PhD (2014 – Present), University of Cambridge, Division of Archaeology
MA (2007 – 2009), University of Memphis, Tennessee, USA; Thesis – Let There Be Light: A Study of Natural and Artificial Light in New Kingdom Egypt
Meghan has been interested in artificial light in Ancient Egypt since her Masters research on the ‘torch ritual’ in the Ancient Egyptian funerary texts known as the Book of the Dead. Prior to beginning her PhD at Cambridge, she worked as a researcher, writer and photographer for the Ministry of Antiquities in Cairo and for the Luxor-based projects of the American Research Center in Egypt.

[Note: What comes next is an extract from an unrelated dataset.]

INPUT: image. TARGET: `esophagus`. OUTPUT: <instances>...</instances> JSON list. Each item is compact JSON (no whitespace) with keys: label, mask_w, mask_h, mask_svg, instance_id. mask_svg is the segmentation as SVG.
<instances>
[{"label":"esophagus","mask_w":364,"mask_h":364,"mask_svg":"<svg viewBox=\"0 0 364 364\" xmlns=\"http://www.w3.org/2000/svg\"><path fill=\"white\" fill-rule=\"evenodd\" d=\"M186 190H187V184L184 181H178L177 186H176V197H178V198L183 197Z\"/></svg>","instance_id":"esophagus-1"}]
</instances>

When discussing light in Ancient Egypt, the vast majority of scholarly attention is placed on the sun, a physical constant of the landscape and the primary source of illumination. The development of ideas on the significance of natural light in Ancient Egyptian culture is abundant, particularly in religious sources. Studies on artificial light, however, stand in stark contrast to the number of academic publications on natural light. F.W. Robins in The Story of the Lamp perhaps summarized the issue best in that “the one thing that seems shrouded in mysterious darkness is that of Egyptian methods of artificial lighting”(Robins, 1970, 44). This has formed a very lopsided view of lighting in Ancient Egypt, but creates the opportunity for a more comprehensive study on the significance of artificial light within the Egyptian cultural tradition.
The objective of my research is to increase our understanding of the development, usage and social significance of artificial illumination in Ancient Egypt. This will expand on the minimal information about lighting technology in Ancient Egypt, as well as the transmission of Egyptian lighting methods across the Mediterranean. My paper will utilize archaeological and art historical sources to open a dialogue on the types of artificial lighting used in Ancient Egypt and the significance of this illumination to ritual space and enactment. This is an undeveloped topic in the field of Egyptology and one that could prove useful to the study of other ancient religions and rites.